Pick out each line in the entries below that contains the word "pixel", and copy those lines.
- - -
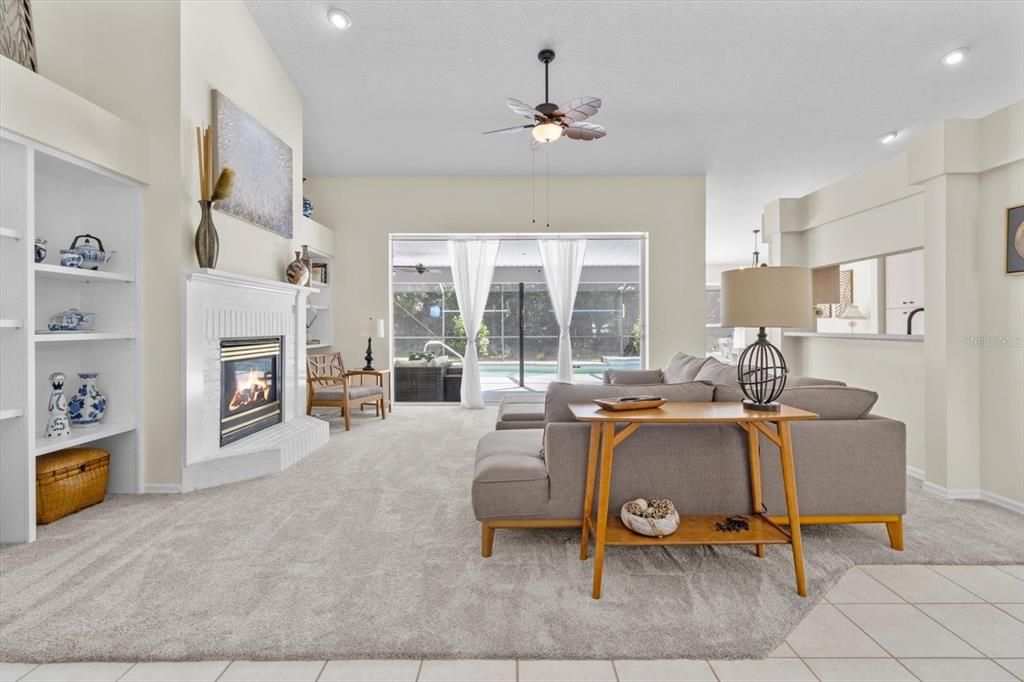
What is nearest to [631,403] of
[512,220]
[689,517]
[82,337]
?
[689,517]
- - -
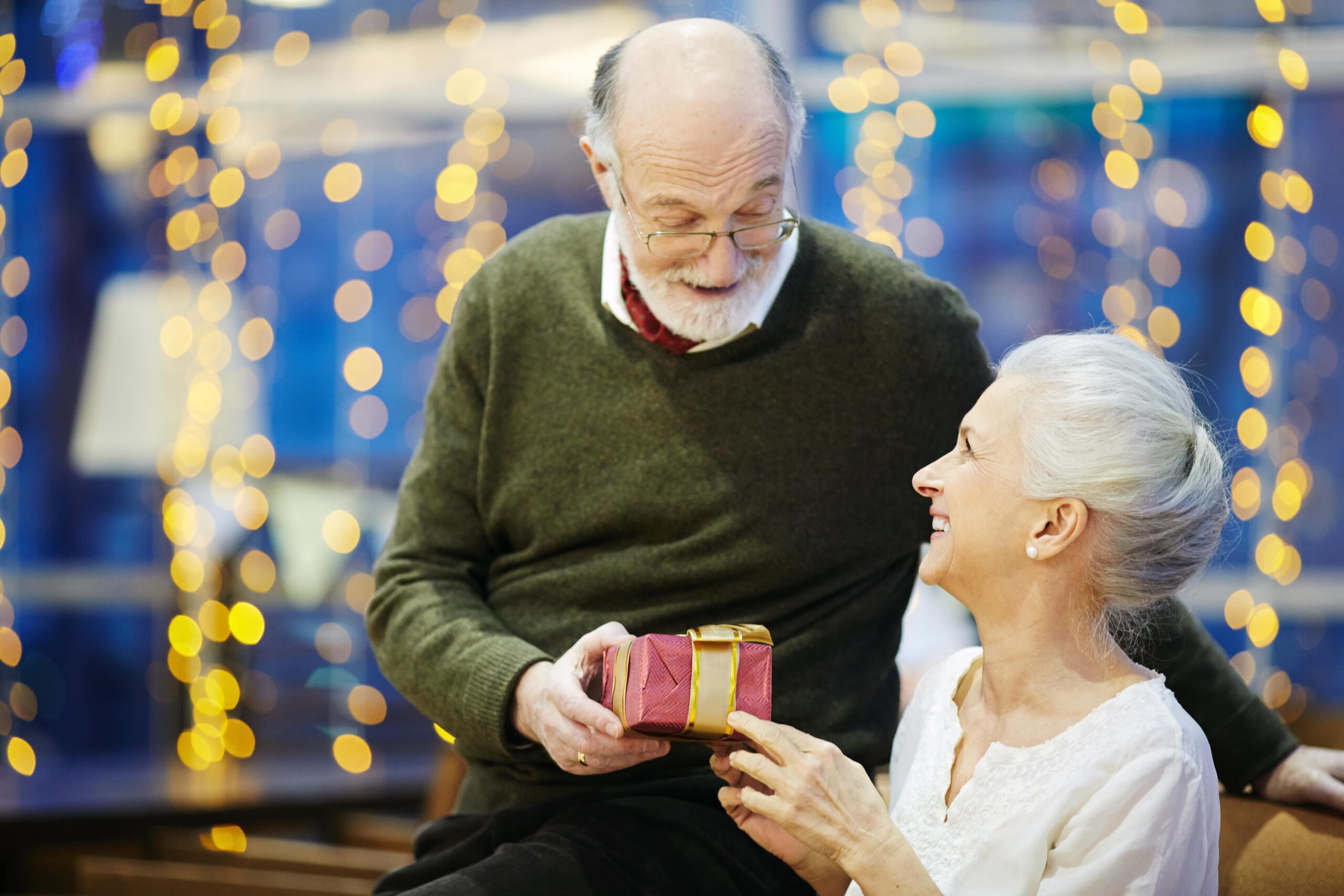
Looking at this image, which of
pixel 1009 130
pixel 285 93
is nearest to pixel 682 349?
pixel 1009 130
- - -
● WRITTEN SOLUTION
pixel 1009 130
pixel 285 93
is nearest to pixel 682 349?
pixel 1009 130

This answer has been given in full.